We all know the trend: Use the cloud to automate security, governance, and management, and use devops tools and technology to automate the stream of software that flows from the coders to the cloud.
Automation is good. It removes us from the mundane tasks, and it drives a repeatable process that eliminates the element of human error. But enterprises are going a bit nuts with the concept.

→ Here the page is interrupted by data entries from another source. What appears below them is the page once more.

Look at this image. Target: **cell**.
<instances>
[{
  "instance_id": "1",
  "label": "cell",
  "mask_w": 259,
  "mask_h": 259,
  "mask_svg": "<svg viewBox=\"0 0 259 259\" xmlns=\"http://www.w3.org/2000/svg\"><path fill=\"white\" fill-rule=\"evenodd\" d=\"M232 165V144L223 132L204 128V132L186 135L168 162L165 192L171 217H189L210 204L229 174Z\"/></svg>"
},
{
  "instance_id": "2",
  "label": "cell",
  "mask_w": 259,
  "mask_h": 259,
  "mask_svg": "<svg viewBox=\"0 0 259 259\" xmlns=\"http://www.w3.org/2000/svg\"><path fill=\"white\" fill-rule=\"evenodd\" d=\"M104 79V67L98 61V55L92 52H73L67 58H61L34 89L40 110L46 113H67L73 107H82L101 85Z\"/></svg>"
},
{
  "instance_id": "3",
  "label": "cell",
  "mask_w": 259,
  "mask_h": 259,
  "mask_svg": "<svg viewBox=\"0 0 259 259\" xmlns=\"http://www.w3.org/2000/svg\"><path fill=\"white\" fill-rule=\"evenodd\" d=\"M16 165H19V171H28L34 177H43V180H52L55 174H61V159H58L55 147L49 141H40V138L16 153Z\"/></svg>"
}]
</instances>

It's clear to me that you can overautomate far past a diminished return.
When moving to the cloud and devops, here are the types of duties you want to automate:
- Any task that has a repeatable pattern, such as unit testing, proactive performance monitoring, and removing unused machine instances
- Any task that runs better without a person involved or that are easily automated
- Any task that is noncritical to the business; if it fails, you won't be hurt too badly
However, here's what you should perhaps not automate:
- A task that requires constant human intervention; if a person must constantly make a decision, automation brings little value
- A task that is not repeatable, which means it's difficult or impossible to pre-program an automated response (sorry, machine learning is nowhere near that advanced)
- A task that is critical to the business -- if it fails, you will be badly hurt
Cloud and tool providers tell IT that automation leads to productivity, which leads to efficiency and, in turn, a return on investment. Although the notion is generally true, it's not consistently true. You must make the decision to automate, or not, on a case-by-case basis.
As you move to cloud and use devops as a path to leveraging the cloud more effectively, you might have too many items you can automate. Keep in mind that simply because a task can be automated doesn't mean it should. Pick your automation opportunities, battles, risk, and -- ultimately -- ROI thoughtfully.
In the next few years, I figure many enterprises will find they overdid the automation because they could. Try not to be one of those enterprises.